Text excerpt -
--- START ---
# Grooming At Home



## IdahoLiving (Jun 20, 2013)

If you groom your Poodle(s) yourself, at home, what do you use as far as clippers and brushes? Do I need to invest in a grooming table for my Tpoo, or can I get by with a table top?

I am having a difficult time getting my dogs in to the groomer. They are always booked far in advance, and my son is often the one who picks them up and he forgets to make the next appointment or forgets to tell me when and I end up missing it. 

I would like to learn how to groom at home. I enjoy brushing them now.
Sheilah


----------



## snow0160 (Sep 20, 2016)

Here are the list of things I use:
1. Flying Pig 4.0 HP force dryer. This is the best force dryer in its class. It has variable speed, two heat settings, and multiple shaped nozzles. 
2. andis ultraedge AGC2 for the body with #30 ceramic blade and Wahl comb set. This is for the body
3. 5-1 generic cordless clipper for the FFT. I love this so much more than the Wahl Bravura https://www.amazon.com/gp/product/B06XBWJTD7/ref=oh_aui_search_detailpage?ie=UTF8&psc=1

4. Giant generic buttercomb. I also have a dematting comb for the feet. This comes in handy bc I don't shave his feet. 
5. Chris Christensen Slicker brush. I have the big K, I recommend the coral one bc there are more pins and at the same cost. It is called the big G. I am a huge fan of these slicker brush because it lovely finishing brush.
6. I'm a big fan CC T pin brush. It is more like rake and less strain on your hands.
--- END ---
Record extracts -
--- START ---
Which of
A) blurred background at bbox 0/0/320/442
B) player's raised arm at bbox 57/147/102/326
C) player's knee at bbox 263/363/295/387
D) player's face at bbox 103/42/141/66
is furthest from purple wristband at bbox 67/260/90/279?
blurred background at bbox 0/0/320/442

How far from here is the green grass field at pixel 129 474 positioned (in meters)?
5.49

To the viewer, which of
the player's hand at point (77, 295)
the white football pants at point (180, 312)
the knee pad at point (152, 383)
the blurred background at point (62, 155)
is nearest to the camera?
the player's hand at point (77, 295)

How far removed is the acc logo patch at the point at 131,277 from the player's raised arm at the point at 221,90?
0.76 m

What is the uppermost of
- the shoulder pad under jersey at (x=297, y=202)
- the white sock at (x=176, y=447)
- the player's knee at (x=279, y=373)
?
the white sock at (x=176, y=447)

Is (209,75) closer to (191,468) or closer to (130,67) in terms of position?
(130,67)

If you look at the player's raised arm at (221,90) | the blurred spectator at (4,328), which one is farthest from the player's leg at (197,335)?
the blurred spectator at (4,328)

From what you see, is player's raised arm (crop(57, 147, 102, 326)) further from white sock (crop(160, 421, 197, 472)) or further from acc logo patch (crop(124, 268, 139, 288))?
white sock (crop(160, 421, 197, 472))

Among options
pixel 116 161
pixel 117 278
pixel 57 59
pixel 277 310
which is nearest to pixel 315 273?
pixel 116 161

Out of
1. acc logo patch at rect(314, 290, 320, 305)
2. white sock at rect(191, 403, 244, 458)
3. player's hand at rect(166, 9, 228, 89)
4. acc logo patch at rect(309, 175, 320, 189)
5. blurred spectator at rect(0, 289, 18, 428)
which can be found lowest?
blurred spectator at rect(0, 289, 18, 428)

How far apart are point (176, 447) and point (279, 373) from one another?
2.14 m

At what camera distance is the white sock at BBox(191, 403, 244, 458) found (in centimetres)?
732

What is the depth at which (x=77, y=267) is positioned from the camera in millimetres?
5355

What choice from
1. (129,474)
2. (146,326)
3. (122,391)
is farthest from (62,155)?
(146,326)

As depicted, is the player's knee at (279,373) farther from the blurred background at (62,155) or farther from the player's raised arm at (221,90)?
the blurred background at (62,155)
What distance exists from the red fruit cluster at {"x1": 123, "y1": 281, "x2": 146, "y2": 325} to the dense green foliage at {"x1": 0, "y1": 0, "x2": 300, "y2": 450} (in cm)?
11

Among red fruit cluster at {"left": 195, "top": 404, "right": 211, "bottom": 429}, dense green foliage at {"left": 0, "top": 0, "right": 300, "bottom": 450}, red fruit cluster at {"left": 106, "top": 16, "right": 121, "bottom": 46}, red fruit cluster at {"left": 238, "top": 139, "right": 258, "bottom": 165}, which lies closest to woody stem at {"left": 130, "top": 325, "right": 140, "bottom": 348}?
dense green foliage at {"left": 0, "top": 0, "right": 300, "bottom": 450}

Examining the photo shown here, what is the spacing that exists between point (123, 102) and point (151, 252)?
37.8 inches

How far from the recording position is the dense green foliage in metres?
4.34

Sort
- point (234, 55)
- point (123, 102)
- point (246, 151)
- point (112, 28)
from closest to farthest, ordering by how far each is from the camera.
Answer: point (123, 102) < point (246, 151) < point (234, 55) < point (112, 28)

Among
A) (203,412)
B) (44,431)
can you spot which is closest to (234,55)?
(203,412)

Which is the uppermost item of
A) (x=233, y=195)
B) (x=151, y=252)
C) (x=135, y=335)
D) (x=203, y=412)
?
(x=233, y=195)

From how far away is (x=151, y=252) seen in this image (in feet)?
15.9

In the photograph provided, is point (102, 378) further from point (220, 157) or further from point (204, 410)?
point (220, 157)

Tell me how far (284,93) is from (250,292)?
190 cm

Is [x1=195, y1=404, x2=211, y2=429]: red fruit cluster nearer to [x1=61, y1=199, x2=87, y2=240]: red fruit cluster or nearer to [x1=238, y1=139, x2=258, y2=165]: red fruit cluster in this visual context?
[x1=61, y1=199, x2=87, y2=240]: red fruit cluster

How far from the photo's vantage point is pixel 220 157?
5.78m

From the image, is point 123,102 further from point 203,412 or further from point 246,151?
--- END ---
Task 1 - In the grooming thread, rewrite the paragraph beginning "I am having a difficult time" in one shorter sentence that keeps its main facts.
Task 2 - Pull out every line of the entries that contains the word "exists".
The grooming thread and the entries are separate, unrelated material.

Full response 1 - Getting the dogs to the groomer is hard because the groomer is booked far ahead, and the son who usually picks them up often forgets to book the next appointment or to pass on its time, so appointments get missed.

Full response 2 -
What distance exists from the red fruit cluster at {"x1": 123, "y1": 281, "x2": 146, "y2": 325} to the dense green foliage at {"x1": 0, "y1": 0, "x2": 300, "y2": 450} (in cm)?
Examining the photo shown here, what is the spacing that exists between point (123, 102) and point (151, 252)?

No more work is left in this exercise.